Data for the task »
+++

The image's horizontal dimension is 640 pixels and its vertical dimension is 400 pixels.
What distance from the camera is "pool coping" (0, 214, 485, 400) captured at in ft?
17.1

+++

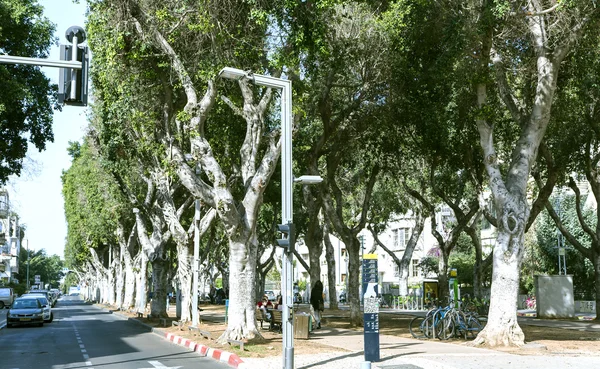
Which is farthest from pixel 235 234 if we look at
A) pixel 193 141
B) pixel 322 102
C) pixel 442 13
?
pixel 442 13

+++

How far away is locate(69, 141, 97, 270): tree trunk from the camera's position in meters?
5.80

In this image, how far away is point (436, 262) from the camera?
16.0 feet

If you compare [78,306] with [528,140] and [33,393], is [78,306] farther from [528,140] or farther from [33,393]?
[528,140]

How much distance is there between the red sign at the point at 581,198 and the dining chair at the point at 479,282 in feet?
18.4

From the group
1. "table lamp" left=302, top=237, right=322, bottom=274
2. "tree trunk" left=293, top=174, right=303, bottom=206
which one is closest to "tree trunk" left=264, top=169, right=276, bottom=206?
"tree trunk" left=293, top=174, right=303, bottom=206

+++

Report every line of the listing above that contains the string "bottom", treating uppercase and lowercase as different.

1. "table lamp" left=302, top=237, right=322, bottom=274
2. "tree trunk" left=293, top=174, right=303, bottom=206
which one is closest to "tree trunk" left=264, top=169, right=276, bottom=206?
"tree trunk" left=293, top=174, right=303, bottom=206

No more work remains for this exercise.